### DATASET RECORDS
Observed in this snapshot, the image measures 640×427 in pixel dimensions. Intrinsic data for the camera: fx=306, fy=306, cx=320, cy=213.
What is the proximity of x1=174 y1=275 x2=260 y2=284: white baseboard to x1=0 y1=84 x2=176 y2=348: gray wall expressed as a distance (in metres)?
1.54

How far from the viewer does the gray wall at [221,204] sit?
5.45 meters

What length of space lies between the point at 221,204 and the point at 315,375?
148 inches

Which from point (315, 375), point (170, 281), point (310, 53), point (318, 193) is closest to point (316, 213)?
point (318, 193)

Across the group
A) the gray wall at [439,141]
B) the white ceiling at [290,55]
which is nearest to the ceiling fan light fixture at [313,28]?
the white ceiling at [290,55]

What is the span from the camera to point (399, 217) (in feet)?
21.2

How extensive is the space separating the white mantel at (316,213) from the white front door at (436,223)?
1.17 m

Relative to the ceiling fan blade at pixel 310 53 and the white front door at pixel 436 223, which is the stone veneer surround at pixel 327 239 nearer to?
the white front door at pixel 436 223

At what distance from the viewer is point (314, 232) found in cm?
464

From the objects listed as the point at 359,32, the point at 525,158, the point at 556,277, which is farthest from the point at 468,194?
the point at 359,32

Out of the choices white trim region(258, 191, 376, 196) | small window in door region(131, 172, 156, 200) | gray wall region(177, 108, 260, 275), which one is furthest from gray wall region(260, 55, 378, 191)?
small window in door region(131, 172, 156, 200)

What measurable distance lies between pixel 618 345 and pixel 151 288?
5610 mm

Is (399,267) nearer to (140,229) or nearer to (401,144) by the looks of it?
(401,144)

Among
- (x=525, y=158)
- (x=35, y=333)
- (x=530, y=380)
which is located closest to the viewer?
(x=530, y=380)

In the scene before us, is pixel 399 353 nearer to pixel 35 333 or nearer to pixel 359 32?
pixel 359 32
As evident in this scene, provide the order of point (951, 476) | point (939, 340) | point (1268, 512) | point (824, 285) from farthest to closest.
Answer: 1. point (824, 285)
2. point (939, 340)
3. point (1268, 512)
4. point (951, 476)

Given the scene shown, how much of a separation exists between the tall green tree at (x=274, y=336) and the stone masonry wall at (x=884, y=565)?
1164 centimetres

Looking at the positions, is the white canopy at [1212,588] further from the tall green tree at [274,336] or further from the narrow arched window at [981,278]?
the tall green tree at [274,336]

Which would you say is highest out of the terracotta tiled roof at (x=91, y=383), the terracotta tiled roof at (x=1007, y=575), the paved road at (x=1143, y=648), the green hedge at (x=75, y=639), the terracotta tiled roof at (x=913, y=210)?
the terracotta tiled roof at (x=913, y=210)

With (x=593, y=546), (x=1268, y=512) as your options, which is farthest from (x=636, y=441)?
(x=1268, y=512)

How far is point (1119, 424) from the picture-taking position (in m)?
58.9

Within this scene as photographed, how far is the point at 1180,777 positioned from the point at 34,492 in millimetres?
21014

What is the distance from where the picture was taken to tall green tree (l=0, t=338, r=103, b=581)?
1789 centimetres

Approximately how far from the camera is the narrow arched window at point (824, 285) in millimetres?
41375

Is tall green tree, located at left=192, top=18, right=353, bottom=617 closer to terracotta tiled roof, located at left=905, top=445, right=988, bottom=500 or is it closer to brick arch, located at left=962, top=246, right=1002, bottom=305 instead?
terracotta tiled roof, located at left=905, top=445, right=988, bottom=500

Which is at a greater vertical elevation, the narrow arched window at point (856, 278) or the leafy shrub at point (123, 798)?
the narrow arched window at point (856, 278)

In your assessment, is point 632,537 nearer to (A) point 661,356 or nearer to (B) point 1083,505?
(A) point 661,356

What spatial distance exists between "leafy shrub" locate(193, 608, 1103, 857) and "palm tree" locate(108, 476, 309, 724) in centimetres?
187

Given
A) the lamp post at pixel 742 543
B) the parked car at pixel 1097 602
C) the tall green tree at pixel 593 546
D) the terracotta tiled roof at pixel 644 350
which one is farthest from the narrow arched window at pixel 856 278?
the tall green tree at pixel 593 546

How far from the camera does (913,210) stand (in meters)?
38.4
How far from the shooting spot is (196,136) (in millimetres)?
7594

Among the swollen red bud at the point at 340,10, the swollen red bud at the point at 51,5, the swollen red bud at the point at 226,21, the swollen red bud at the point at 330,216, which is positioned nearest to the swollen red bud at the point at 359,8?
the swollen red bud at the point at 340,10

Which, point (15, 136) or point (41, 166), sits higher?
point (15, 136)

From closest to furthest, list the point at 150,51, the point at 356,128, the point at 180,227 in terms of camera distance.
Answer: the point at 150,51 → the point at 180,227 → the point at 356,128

### WHAT IS REQUIRED
Copy the lines above word for word.

### EXERCISE SOLUTION
Observed in this snapshot, the image measures 640×427 in pixel dimensions. Intrinsic data for the camera: fx=306, fy=306, cx=320, cy=213.
What is the proximity of x1=174 y1=275 x2=260 y2=284: white baseboard to x1=0 y1=84 x2=176 y2=348: gray wall expressed as a distance (in metres)?
1.54

How far from the viewer does the gray wall at [221,204] sit?
5.45 meters

What length of space lies between the point at 221,204 and the point at 315,375?
148 inches

Which from point (315, 375), point (170, 281), point (310, 53), point (318, 193) is closest to point (316, 213)?
point (318, 193)

Across the group
A) the gray wall at [439,141]
B) the white ceiling at [290,55]
which is nearest to the ceiling fan light fixture at [313,28]?
the white ceiling at [290,55]

What is the span from the camera to point (399, 217) (in feet)?
21.2

How extensive is the space separating the white mantel at (316,213) from the white front door at (436,223)?
1.17 m

Relative to the ceiling fan blade at pixel 310 53 and the white front door at pixel 436 223, which is the stone veneer surround at pixel 327 239 nearer to?
the white front door at pixel 436 223

At what distance from the viewer is point (314, 232) found in cm?
464

From the objects listed as the point at 359,32, the point at 525,158, the point at 556,277, which is farthest from the point at 468,194?
the point at 359,32

Out of the choices white trim region(258, 191, 376, 196) | small window in door region(131, 172, 156, 200) | gray wall region(177, 108, 260, 275), which one is furthest from gray wall region(260, 55, 378, 191)?
small window in door region(131, 172, 156, 200)

What measurable distance lies between pixel 618 345 and pixel 151 288?
5610 mm

Is (399,267) nearer to (140,229) or nearer to (401,144) by the looks of it?
(401,144)

Among
- (x=525, y=158)
- (x=35, y=333)
- (x=530, y=380)
which is located closest to the viewer?
(x=530, y=380)

In the scene before us, is pixel 399 353 nearer to pixel 35 333 or nearer to pixel 359 32?
pixel 359 32
As evident in this scene, provide the order of point (951, 476) | point (939, 340) | point (1268, 512) | point (824, 285) from farthest to closest.
Answer: 1. point (824, 285)
2. point (939, 340)
3. point (1268, 512)
4. point (951, 476)

Given the scene shown, how much of a separation exists between the tall green tree at (x=274, y=336) and the stone masonry wall at (x=884, y=565)?
1164 centimetres

Looking at the positions, is the white canopy at [1212,588] further from the tall green tree at [274,336] or further from the narrow arched window at [981,278]?
the tall green tree at [274,336]

Which would you say is highest out of the terracotta tiled roof at (x=91, y=383), the terracotta tiled roof at (x=1007, y=575), the paved road at (x=1143, y=648), the green hedge at (x=75, y=639), the terracotta tiled roof at (x=913, y=210)?
the terracotta tiled roof at (x=913, y=210)

With (x=593, y=546), (x=1268, y=512) as your options, which is farthest from (x=636, y=441)?
(x=1268, y=512)

How far is point (1119, 424) from the picture-taking position (in m)?
58.9

Within this scene as photographed, how far is the point at 1180,777 positioned from the point at 34,492 in millimetres?
21014

What is the distance from where the picture was taken to tall green tree (l=0, t=338, r=103, b=581)?
1789 centimetres

Approximately how far from the camera is the narrow arched window at point (824, 285) in millimetres?
41375

Is tall green tree, located at left=192, top=18, right=353, bottom=617 closer to terracotta tiled roof, located at left=905, top=445, right=988, bottom=500 or is it closer to brick arch, located at left=962, top=246, right=1002, bottom=305 instead?
terracotta tiled roof, located at left=905, top=445, right=988, bottom=500

Which is at a greater vertical elevation, the narrow arched window at point (856, 278) or the leafy shrub at point (123, 798)?
the narrow arched window at point (856, 278)

In your assessment, is point 632,537 nearer to (A) point 661,356 or nearer to (B) point 1083,505?
(A) point 661,356

What spatial distance exists between "leafy shrub" locate(193, 608, 1103, 857) and "palm tree" locate(108, 476, 309, 724) in centimetres?
187

Given
A) the lamp post at pixel 742 543
B) the parked car at pixel 1097 602
C) the tall green tree at pixel 593 546
D) the terracotta tiled roof at pixel 644 350
which one is farthest from the narrow arched window at pixel 856 278?
the tall green tree at pixel 593 546

How far from the camera does (913,210) stand (in meters)?
38.4
How far from the shooting spot is (196,136) (in millimetres)?
7594

Among the swollen red bud at the point at 340,10, the swollen red bud at the point at 51,5, the swollen red bud at the point at 226,21, the swollen red bud at the point at 330,216, which is positioned nearest to the swollen red bud at the point at 359,8?
the swollen red bud at the point at 340,10

Which, point (15, 136) or point (41, 166), sits higher?
point (15, 136)

From closest to furthest, list the point at 150,51, the point at 356,128, the point at 180,227 in terms of camera distance.
Answer: the point at 150,51 → the point at 180,227 → the point at 356,128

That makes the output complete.